** WHAT TO PRODUCE **
Repeat each record below exactly, dropping the pictures.

** ITEMS **

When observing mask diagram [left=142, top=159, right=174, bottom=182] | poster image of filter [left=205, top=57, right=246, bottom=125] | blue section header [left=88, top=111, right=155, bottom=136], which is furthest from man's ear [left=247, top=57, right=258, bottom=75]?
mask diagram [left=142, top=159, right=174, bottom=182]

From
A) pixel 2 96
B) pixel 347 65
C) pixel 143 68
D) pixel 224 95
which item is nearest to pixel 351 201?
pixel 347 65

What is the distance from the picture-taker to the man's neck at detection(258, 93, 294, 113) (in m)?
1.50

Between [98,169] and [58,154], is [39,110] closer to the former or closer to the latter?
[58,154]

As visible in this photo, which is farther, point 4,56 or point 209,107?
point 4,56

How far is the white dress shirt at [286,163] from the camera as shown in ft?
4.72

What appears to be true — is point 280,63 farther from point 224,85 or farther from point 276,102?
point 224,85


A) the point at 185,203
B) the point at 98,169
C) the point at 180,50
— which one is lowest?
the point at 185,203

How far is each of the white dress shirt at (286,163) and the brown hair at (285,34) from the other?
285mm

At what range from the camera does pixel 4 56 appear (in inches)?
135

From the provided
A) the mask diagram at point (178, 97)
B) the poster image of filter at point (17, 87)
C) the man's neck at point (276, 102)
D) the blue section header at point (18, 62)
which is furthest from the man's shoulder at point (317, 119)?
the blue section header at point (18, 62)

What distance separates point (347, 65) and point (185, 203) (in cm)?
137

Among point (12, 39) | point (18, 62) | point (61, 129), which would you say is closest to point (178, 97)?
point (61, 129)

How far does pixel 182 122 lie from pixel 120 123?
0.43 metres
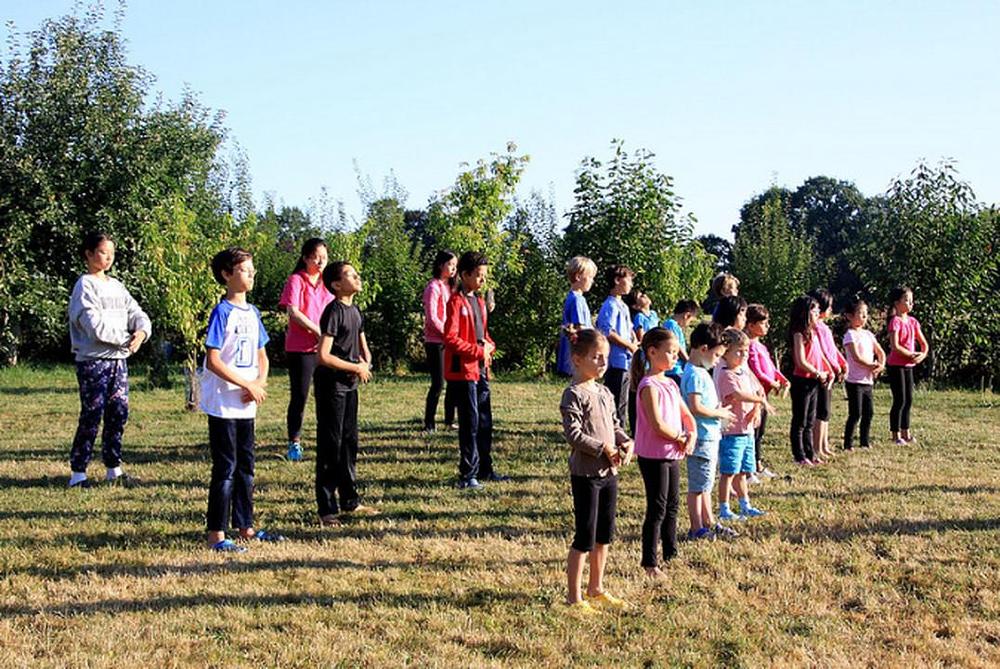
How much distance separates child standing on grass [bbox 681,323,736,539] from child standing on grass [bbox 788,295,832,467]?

** COMPLETED TASK **
When observing mask diagram [left=142, top=159, right=174, bottom=182] | poster image of filter [left=205, top=57, right=246, bottom=125] | blue section header [left=88, top=111, right=155, bottom=136], which is furthest from man's ear [left=247, top=57, right=258, bottom=75]?
mask diagram [left=142, top=159, right=174, bottom=182]

From
A) pixel 2 96
B) pixel 347 65
C) pixel 143 68
D) pixel 224 95
which item is nearest to pixel 351 201?
pixel 347 65

What is the distance from the picture-taker to the man's neck at detection(258, 93, 294, 113) (in m)?
1.50

Between [98,169] and [58,154], is [39,110] closer to the former or closer to the latter?
[58,154]

As visible in this photo, which is farther, point 4,56 or point 209,107?
point 4,56

How far is the white dress shirt at [286,163] from the camera as shown in ft?
4.72

What appears to be true — is point 280,63 farther from point 224,85 or farther from point 276,102?
point 224,85


A) the point at 185,203
B) the point at 98,169
C) the point at 180,50
— which one is lowest?
the point at 185,203

How far is each of the white dress shirt at (286,163) and the brown hair at (285,34) from the other?
285mm

At what range from the camera does pixel 4 56 appear (in inches)?
135

From the provided
A) the mask diagram at point (178, 97)
B) the poster image of filter at point (17, 87)
C) the man's neck at point (276, 102)
D) the blue section header at point (18, 62)
which is furthest from the man's shoulder at point (317, 119)?
the blue section header at point (18, 62)

What distance separates point (347, 65) and point (185, 203) (in cm)?
137

Among point (12, 39) | point (18, 62) | point (61, 129), which would you say is closest to point (178, 97)?
point (61, 129)

How far does pixel 182 122 lie from pixel 120 123?
0.43 metres
How much distance separates child standing on grass [bbox 681,323,736,539] from child standing on grass [bbox 788,295,832,467]?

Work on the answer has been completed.